RECORDS SUPPLIED below:
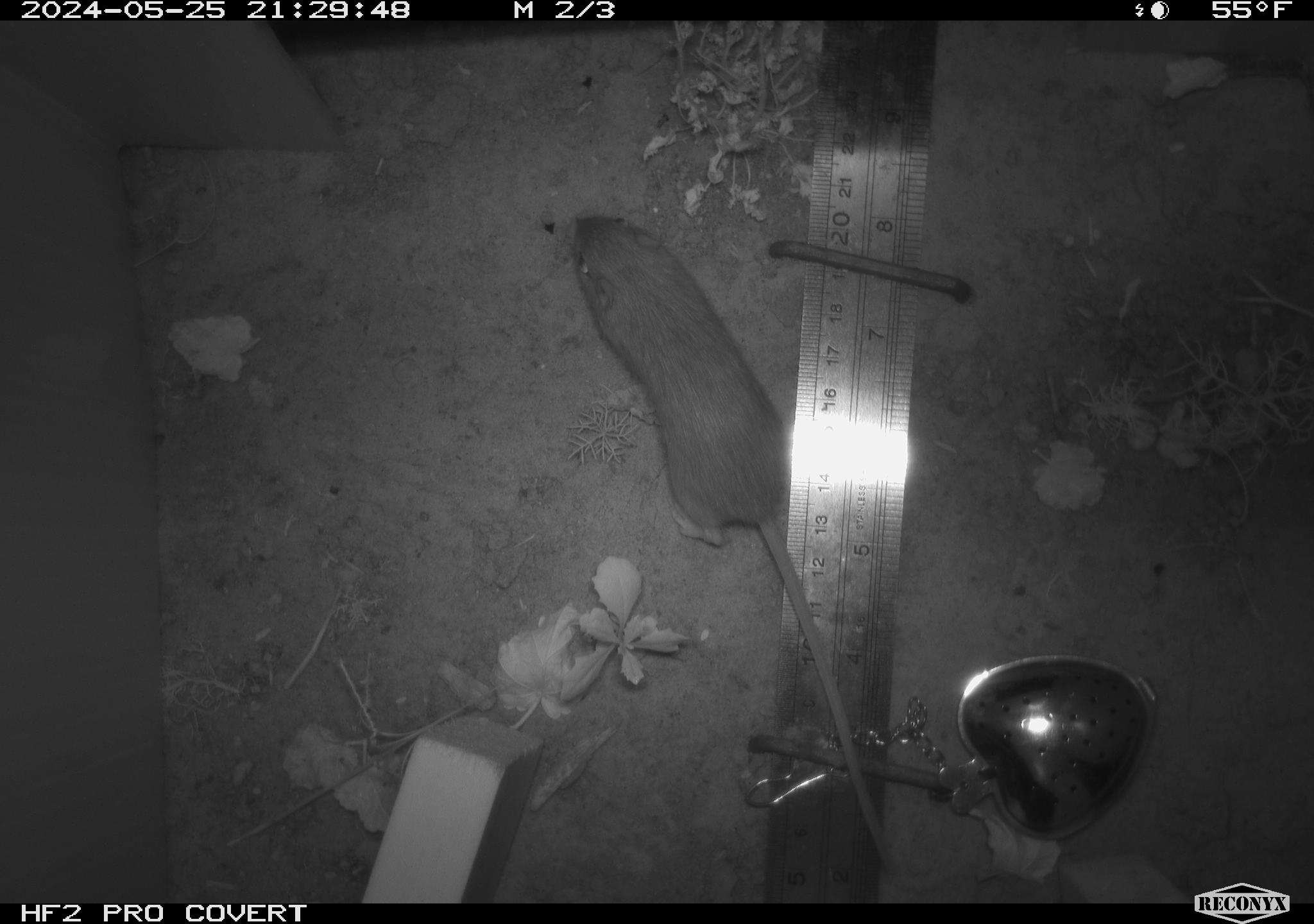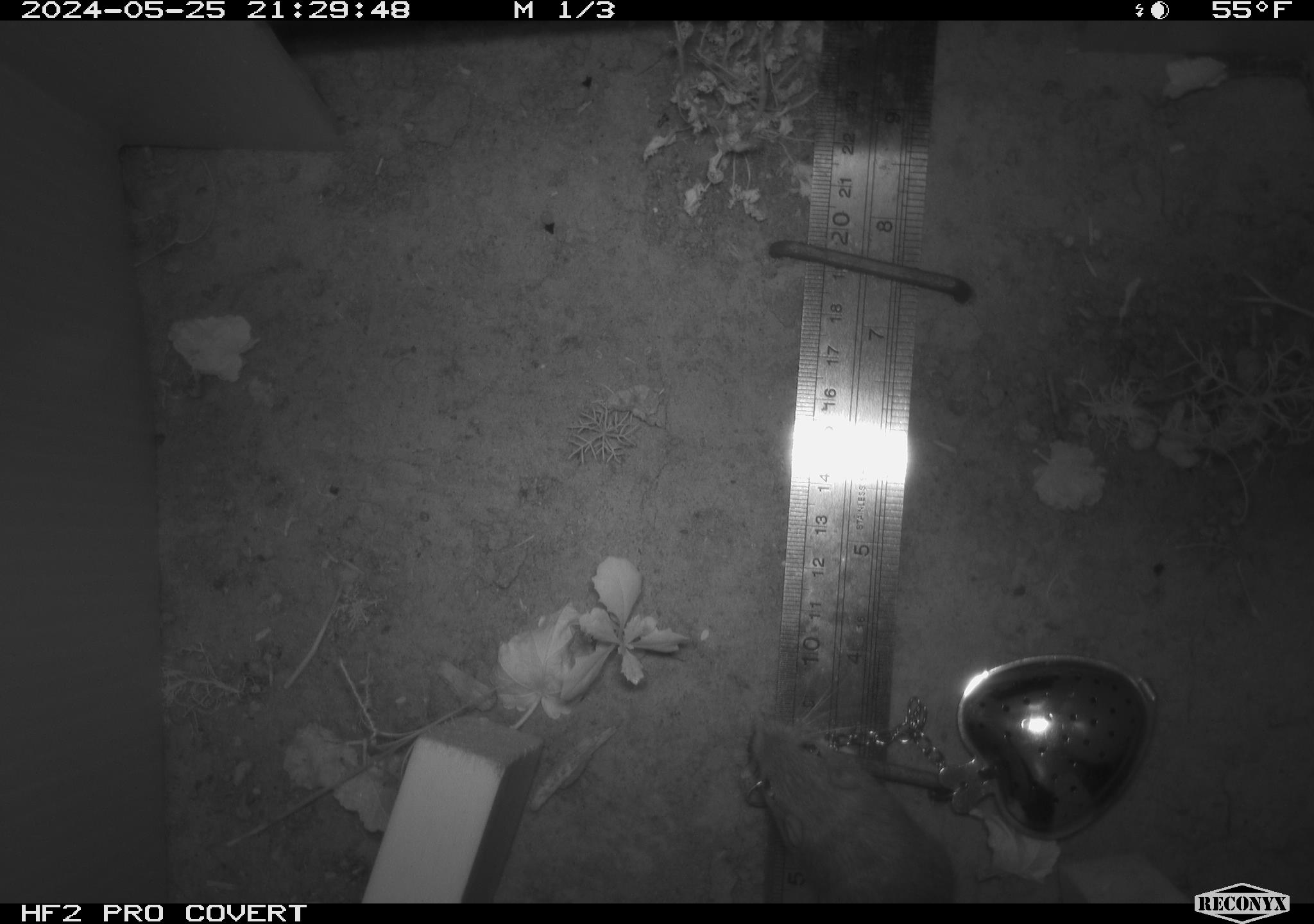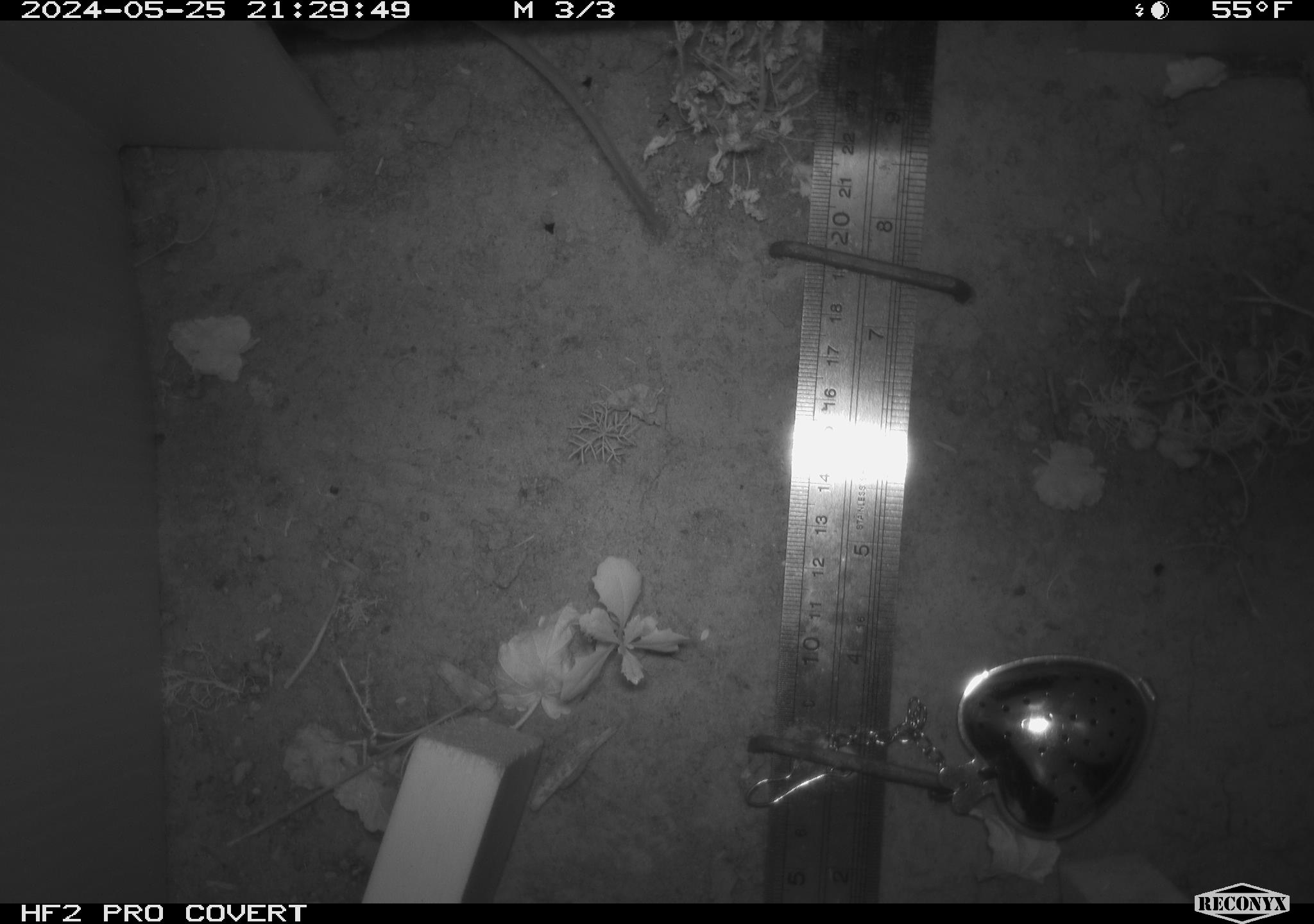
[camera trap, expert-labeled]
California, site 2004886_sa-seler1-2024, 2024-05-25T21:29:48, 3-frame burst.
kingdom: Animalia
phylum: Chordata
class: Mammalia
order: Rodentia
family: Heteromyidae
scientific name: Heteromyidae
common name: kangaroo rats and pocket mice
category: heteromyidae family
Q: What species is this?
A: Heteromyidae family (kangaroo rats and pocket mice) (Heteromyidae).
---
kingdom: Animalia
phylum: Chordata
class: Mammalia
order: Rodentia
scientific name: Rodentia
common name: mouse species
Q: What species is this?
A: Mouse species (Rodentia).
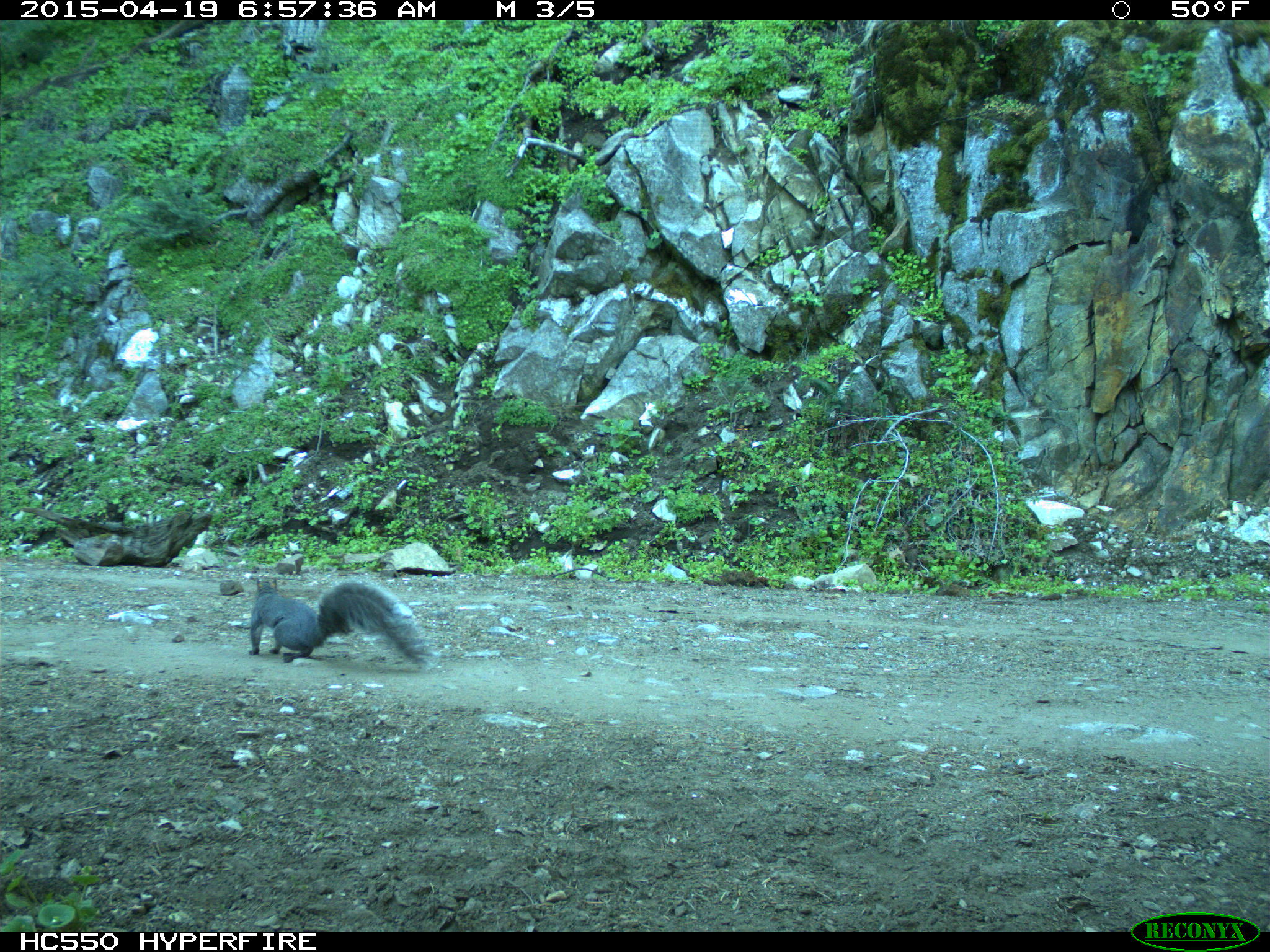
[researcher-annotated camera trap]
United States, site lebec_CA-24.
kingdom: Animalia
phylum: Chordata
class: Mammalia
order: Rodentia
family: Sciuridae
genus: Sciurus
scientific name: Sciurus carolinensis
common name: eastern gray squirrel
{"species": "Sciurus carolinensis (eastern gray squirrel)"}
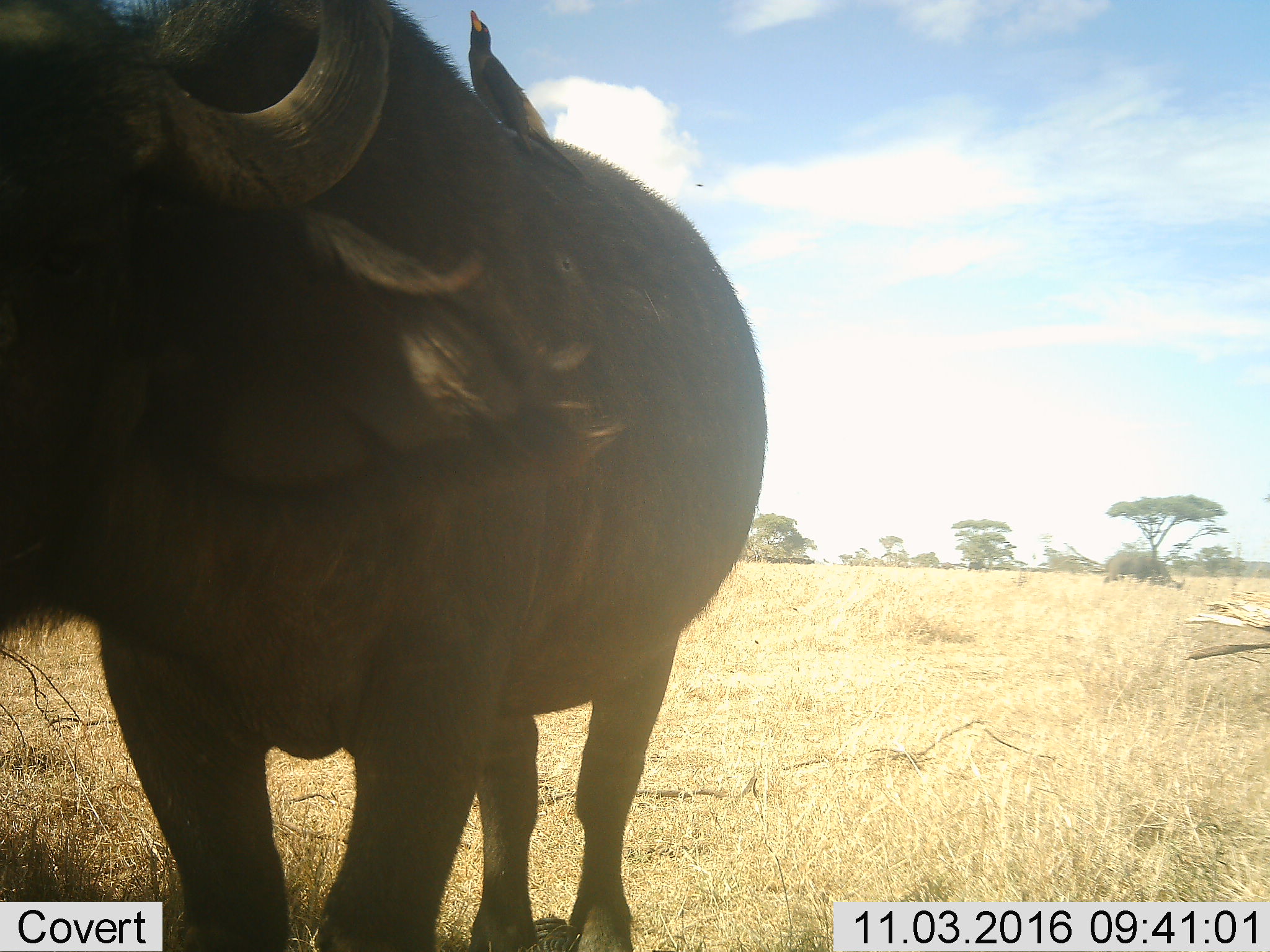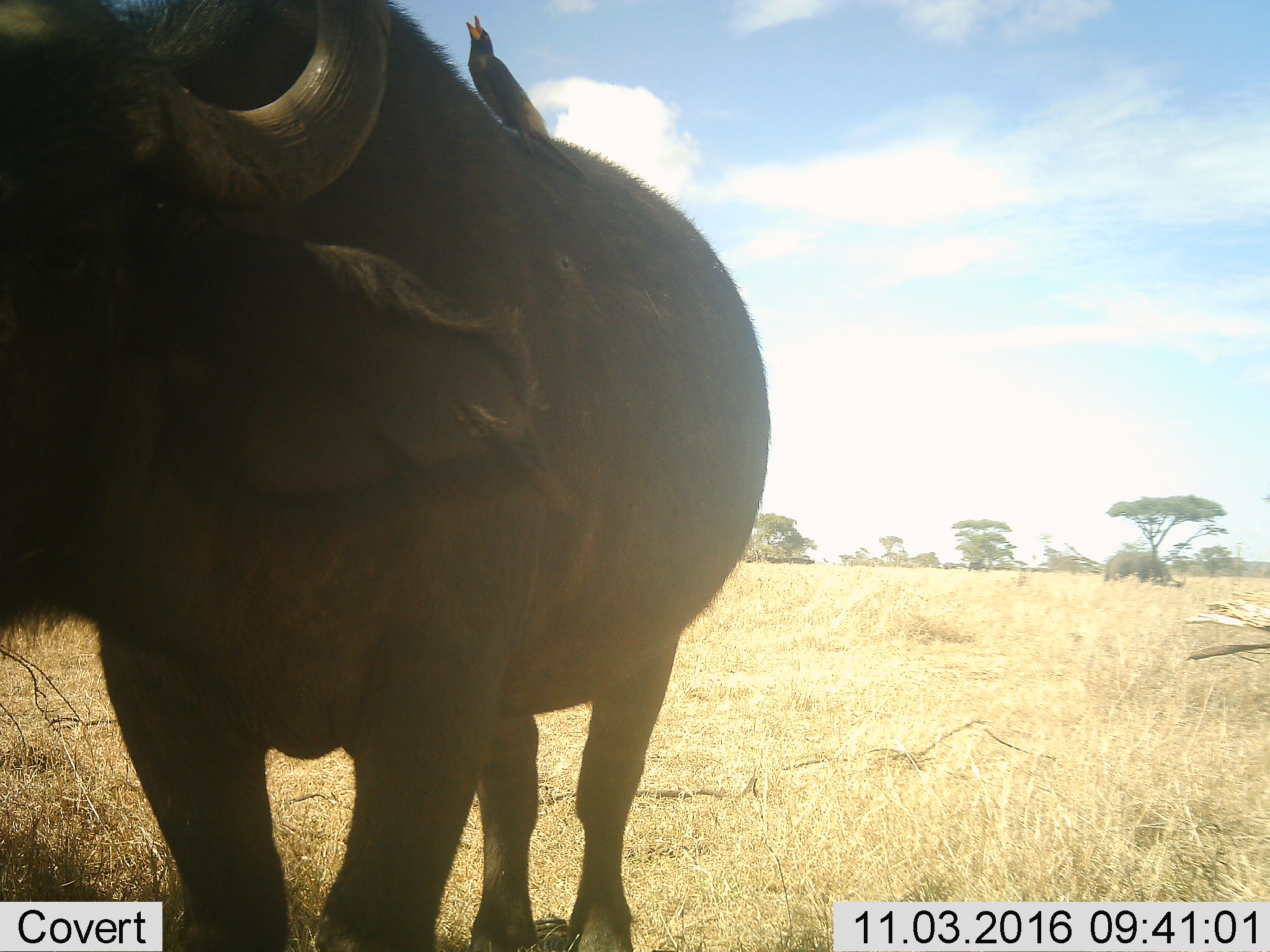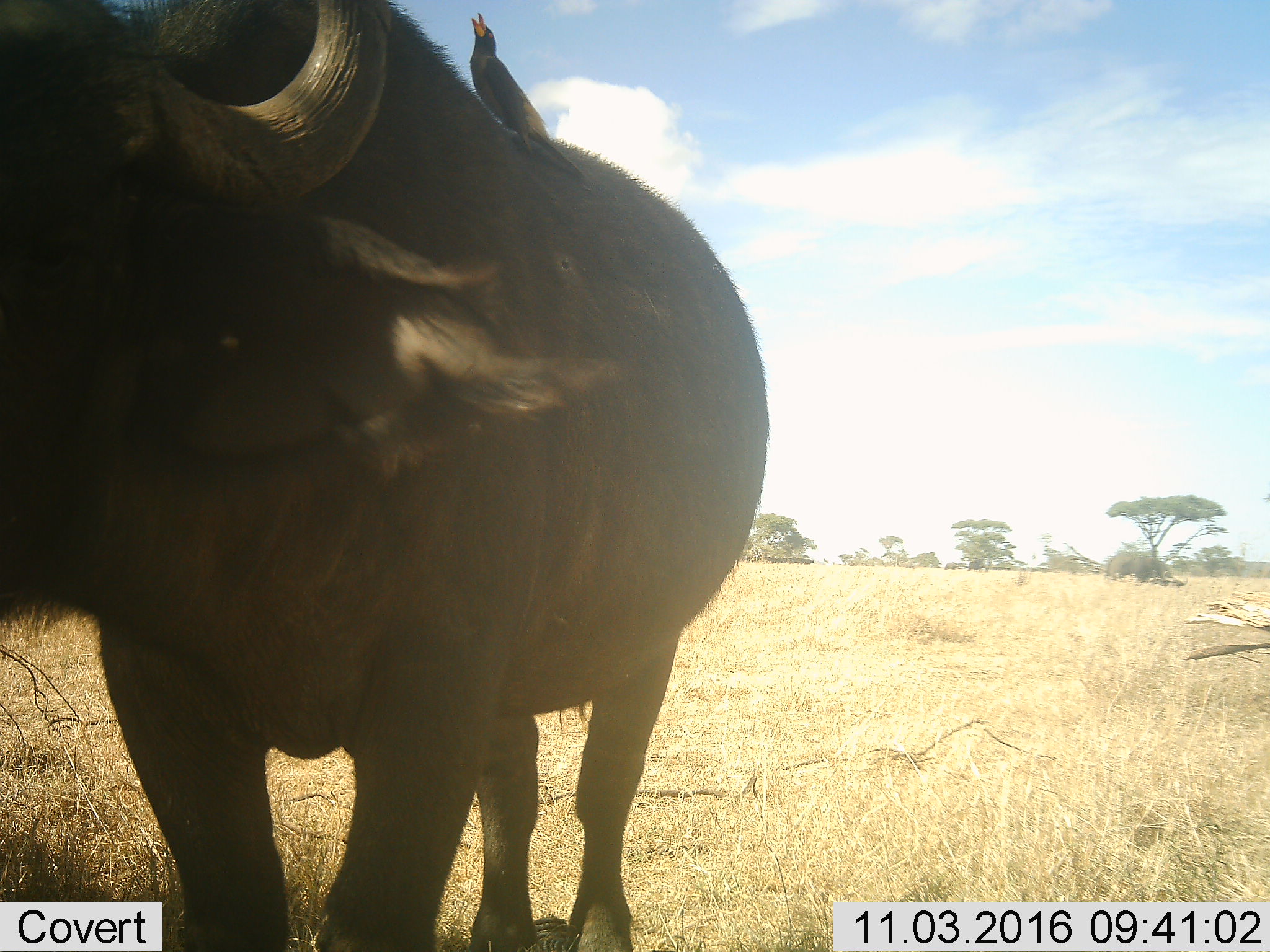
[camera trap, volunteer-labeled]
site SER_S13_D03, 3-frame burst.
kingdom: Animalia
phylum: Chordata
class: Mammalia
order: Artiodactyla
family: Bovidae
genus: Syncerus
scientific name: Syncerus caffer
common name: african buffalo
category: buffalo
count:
End of RECORDS SUPPLIED.
# REQUIRED ACTION
Please retype every entry above exactly, leaving out any picture.

# TASK ANSWER
[camera trap, expert-labeled]
California, site 2004886_sa-seler1-2024, 2024-05-25T21:29:48, 3-frame burst.
kingdom: Animalia
phylum: Chordata
class: Mammalia
order: Rodentia
family: Heteromyidae
scientific name: Heteromyidae
common name: kangaroo rats and pocket mice
category: heteromyidae family
Q: What species is this?
A: Heteromyidae family (kangaroo rats and pocket mice) (Heteromyidae).
---
kingdom: Animalia
phylum: Chordata
class: Mammalia
order: Rodentia
scientific name: Rodentia
common name: mouse species
Q: What species is this?
A: Mouse species (Rodentia).
[researcher-annotated camera trap]
United States, site lebec_CA-24.
kingdom: Animalia
phylum: Chordata
class: Mammalia
order: Rodentia
family: Sciuridae
genus: Sciurus
scientific name: Sciurus carolinensis
common name: eastern gray squirrel
{"species": "Sciurus carolinensis (eastern gray squirrel)"}
[camera trap, volunteer-labeled]
site SER_S13_D03, 3-frame burst.
kingdom: Animalia
phylum: Chordata
class: Mammalia
order: Artiodactyla
family: Bovidae
genus: Syncerus
scientific name: Syncerus caffer
common name: african buffalo
category: buffalo
count:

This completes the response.